Figure 1. The two-sample t-test of GCA maps of untreated first-episode schizophrenia patients and healthy controls (P < 0.05, FDR corrected). Voxels in red: excitatory effect; Voxels in blue: inhibitory effect. L, left; R, right; MTG, middle temporal gyrus; MOG, middle occipital gyrus; ITG, inferior temporal gyrus; IFGtriang, the triangular part of the inferior frontal gyrus; SMG, supramarginal gyrus; IFGoper, the opercular part of the inferior frontal gyrus; GCA, granger causality analysis; FDR, false discovery rate.

Figure 2. Linear regression analysis between ΔGCA values and ΔPANSS scores. The ΔGCA value of the MTG.R to cerebellar default system was negatively linearly correlated with ΔPANSS-total score (A), ΔPANSS-positive score (B), and PANSS-general score (C).
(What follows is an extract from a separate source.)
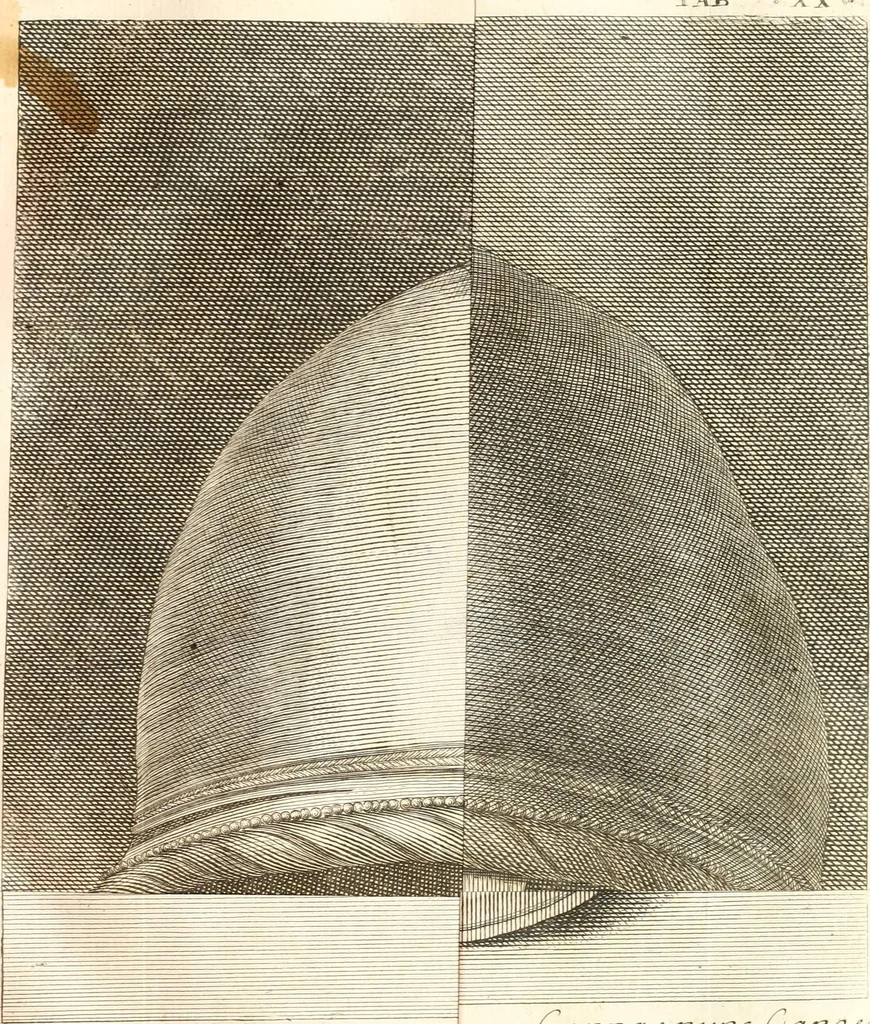 An illustration from Inscriptiones antiqvae in Etrvriae vrbibvs exstantes, 1727, leaf 130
The ΔGCA value of the cerebellar cingulo-opercular system to IFGtriang.R was positively linearly correlated with ΔPANSS-positive score (D). MTG.R, the right middle temporal gyrus; IFGtriang.R, the opercular part of the right inferior frontal gyrus; GCA, granger causality analysis; PANSS, Positive and Negative Symptom Scale.